Tika tersenyum ramah. "Iya udah, ayo cepet, Do."

Mereka sama-sama masuk ke dalam mobil untuk menuju bandara.

...******...

Di dalam mobil Tania hanya menjadi seorang penyimak sejati perbincangan antara Aldo dan Tika.

"Kamu nggak bilang sama Jean 'kan kalau ibunya mau pulang?"

"Enggak."

"Oke, dia udah pulang?"

"Dia mau belanja dulu sama temennya."

Tika mengangguk-angguk. Dia melirik Tania dari balik spion dalam. "Oh iya, Tania pacar kamu?"

Sontak Aldo segera menekan rem mendadak membuat pergerakan tubuh terdorong ke depan.

"Mama apaan, sih?

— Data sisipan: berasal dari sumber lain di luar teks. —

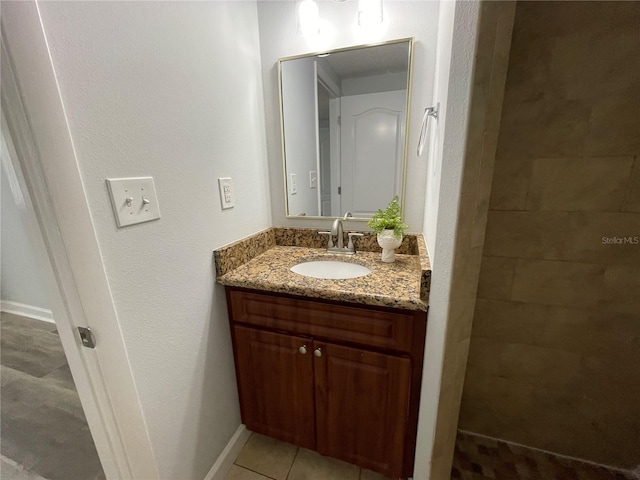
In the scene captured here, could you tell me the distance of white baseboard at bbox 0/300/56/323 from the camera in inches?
93.0

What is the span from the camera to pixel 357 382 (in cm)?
95

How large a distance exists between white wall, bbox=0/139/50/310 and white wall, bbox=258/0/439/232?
2.39m

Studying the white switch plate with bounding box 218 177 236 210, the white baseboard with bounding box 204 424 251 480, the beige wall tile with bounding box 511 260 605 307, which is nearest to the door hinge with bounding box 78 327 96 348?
the white switch plate with bounding box 218 177 236 210

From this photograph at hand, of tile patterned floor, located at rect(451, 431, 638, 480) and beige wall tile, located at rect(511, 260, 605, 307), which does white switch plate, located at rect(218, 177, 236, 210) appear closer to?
beige wall tile, located at rect(511, 260, 605, 307)

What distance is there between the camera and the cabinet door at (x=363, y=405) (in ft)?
2.98

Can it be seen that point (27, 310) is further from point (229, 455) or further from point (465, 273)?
point (465, 273)

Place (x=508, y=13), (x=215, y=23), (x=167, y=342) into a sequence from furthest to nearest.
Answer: (x=215, y=23), (x=167, y=342), (x=508, y=13)

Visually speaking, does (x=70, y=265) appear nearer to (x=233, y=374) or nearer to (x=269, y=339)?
(x=269, y=339)

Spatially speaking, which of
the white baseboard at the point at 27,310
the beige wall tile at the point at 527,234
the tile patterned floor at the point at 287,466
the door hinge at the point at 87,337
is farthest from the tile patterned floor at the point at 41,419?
the beige wall tile at the point at 527,234

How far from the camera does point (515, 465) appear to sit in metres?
1.14

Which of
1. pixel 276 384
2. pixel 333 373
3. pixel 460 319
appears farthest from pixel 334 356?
pixel 460 319

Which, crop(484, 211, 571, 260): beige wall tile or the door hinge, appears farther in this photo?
crop(484, 211, 571, 260): beige wall tile

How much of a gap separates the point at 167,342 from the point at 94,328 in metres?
0.22

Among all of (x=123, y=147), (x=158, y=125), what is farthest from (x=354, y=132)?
(x=123, y=147)
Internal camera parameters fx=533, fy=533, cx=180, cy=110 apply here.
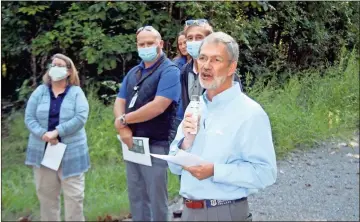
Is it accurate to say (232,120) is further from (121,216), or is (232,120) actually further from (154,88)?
(121,216)

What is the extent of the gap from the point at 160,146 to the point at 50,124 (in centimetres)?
90

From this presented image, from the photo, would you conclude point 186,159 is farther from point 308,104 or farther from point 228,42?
point 308,104

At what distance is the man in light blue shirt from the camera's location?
6.14 ft

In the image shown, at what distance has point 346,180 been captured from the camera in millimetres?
4617

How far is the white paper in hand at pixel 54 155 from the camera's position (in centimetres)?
360

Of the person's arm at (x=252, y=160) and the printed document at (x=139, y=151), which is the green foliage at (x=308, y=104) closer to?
the printed document at (x=139, y=151)

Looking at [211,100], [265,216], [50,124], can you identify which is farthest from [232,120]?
[265,216]

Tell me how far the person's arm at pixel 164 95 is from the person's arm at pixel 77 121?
Result: 2.42 feet

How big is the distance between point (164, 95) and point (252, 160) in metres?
1.08

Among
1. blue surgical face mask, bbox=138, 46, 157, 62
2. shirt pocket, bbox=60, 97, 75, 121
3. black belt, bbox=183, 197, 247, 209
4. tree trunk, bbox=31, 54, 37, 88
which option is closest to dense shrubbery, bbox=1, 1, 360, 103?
tree trunk, bbox=31, 54, 37, 88

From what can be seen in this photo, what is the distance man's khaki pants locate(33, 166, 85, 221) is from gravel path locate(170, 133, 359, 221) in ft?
2.39

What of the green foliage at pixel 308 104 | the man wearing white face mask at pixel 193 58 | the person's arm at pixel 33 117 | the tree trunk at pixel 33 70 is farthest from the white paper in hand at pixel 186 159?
the tree trunk at pixel 33 70

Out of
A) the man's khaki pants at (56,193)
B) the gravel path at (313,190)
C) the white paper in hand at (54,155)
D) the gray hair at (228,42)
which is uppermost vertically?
the gray hair at (228,42)

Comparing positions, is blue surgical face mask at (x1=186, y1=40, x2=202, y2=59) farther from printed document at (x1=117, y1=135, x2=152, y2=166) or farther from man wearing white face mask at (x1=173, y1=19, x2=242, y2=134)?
printed document at (x1=117, y1=135, x2=152, y2=166)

Jangan ngaco deh," ujar Aldo.

Tika tersenyum geli. "Mama bercanda sayang," katanya sembari mencubit pipi Aldo.

Untungnya Aldo mengerem tepat di parkiran bandara membuat Tika langsung turun. Di belakang Tania menahan tawanya. Aldo tahu kenapa Tania menahan tawanya itu. "Kenapa lo?"

"Gue cuma mau bilang, ibu lo ternyata kekinian banget, ya? Dia sayang banget sama lo," katanya seraya mencubit pipi Aldo mengikuti perlakuan Tika sebelumnya. Setelah mencubit pipi Aldo, Tania beranjak turun seraya terkekeh geli.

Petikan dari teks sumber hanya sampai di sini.